ASSIGNED TASK: An exact transcript is required of the lines below, from the one containing "Kameilah Amaya" through the very last; leave every picture out of it.

Recorded data
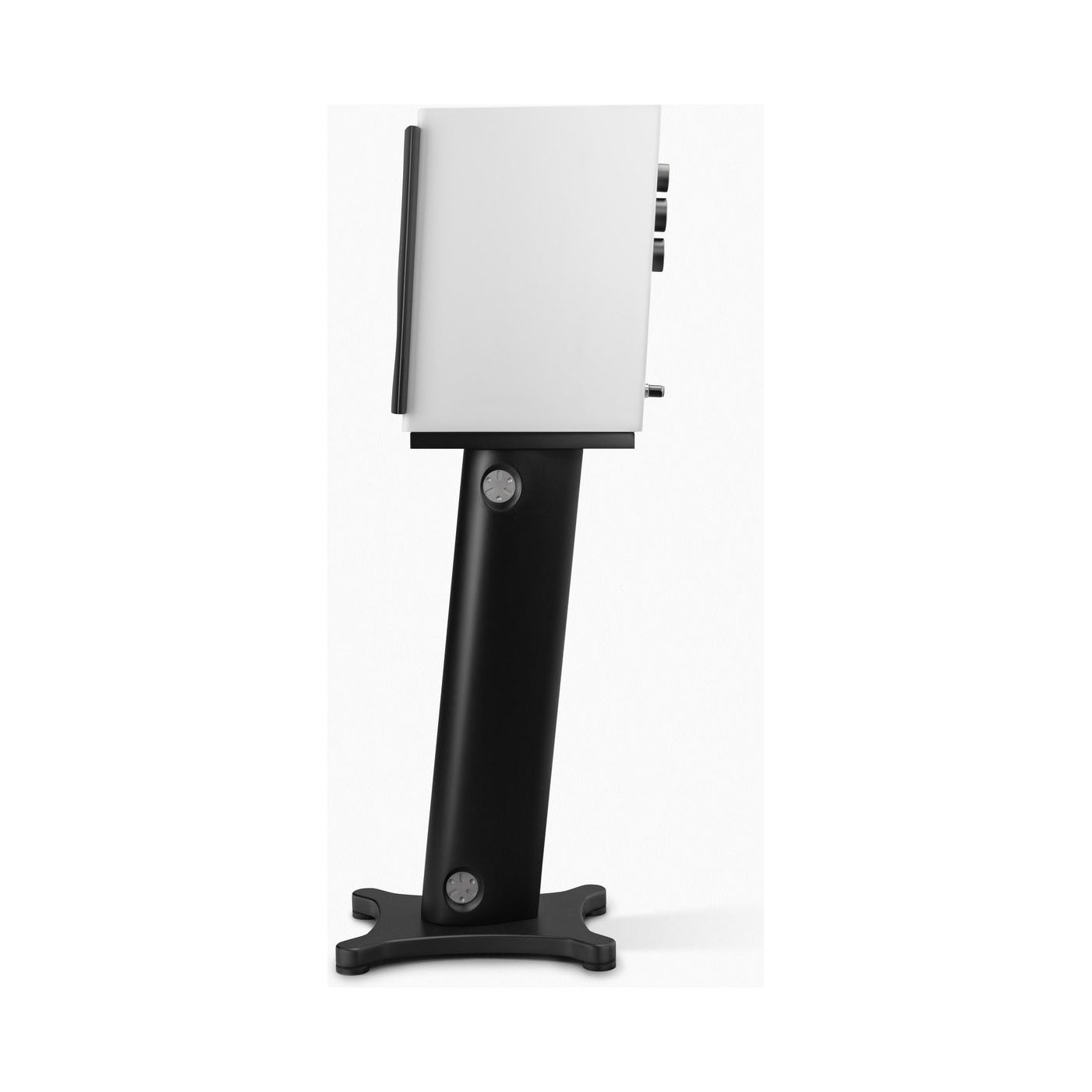 Axxess L1 Standmount Loudspeaker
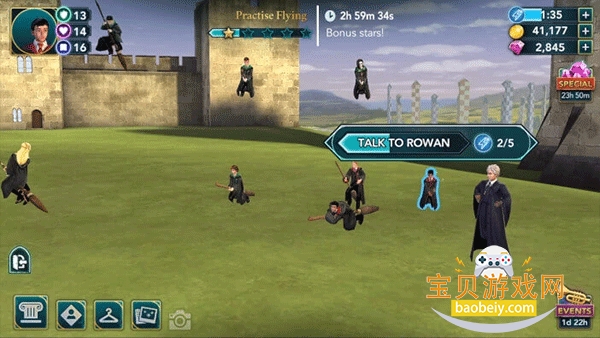 �������ػ����ִ�֮�հ�׿��v7.0.1 ��Ѱ��ͼ8.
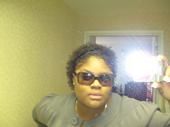 Kameilah Amaya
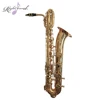 /product-detail/professional-eb-tone-baritone-saxophone-60643112080.html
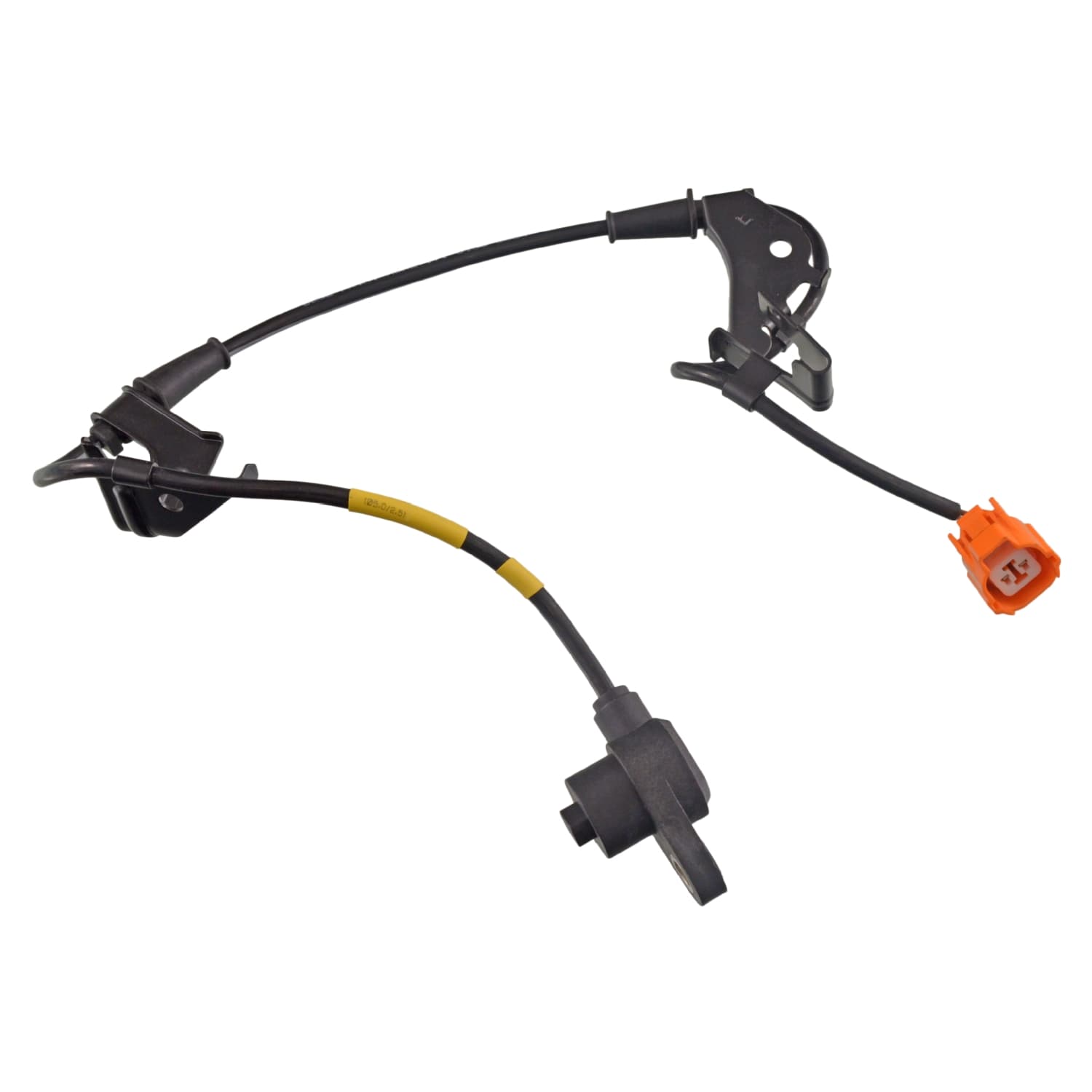 ABS-sensor
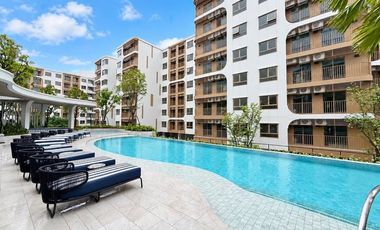 出售 1 卧室 公寓 在 Phuket Town, 普吉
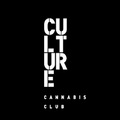 Culture Cannabis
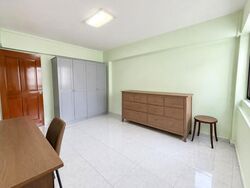 Blk 640 Yio Chu Kang Heights (Ang Mo Kio), HDB 4 Rooms #622242601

SOLVED PROBLEM:
 Kameilah Amaya
 /product-detail/professional-eb-tone-baritone-saxophone-60643112080.html
 ABS-sensor
 出售 1 卧室 公寓 在 Phuket Town, 普吉
 Culture Cannabis
 Blk 640 Yio Chu Kang Heights (Ang Mo Kio), HDB 4 Rooms #622242601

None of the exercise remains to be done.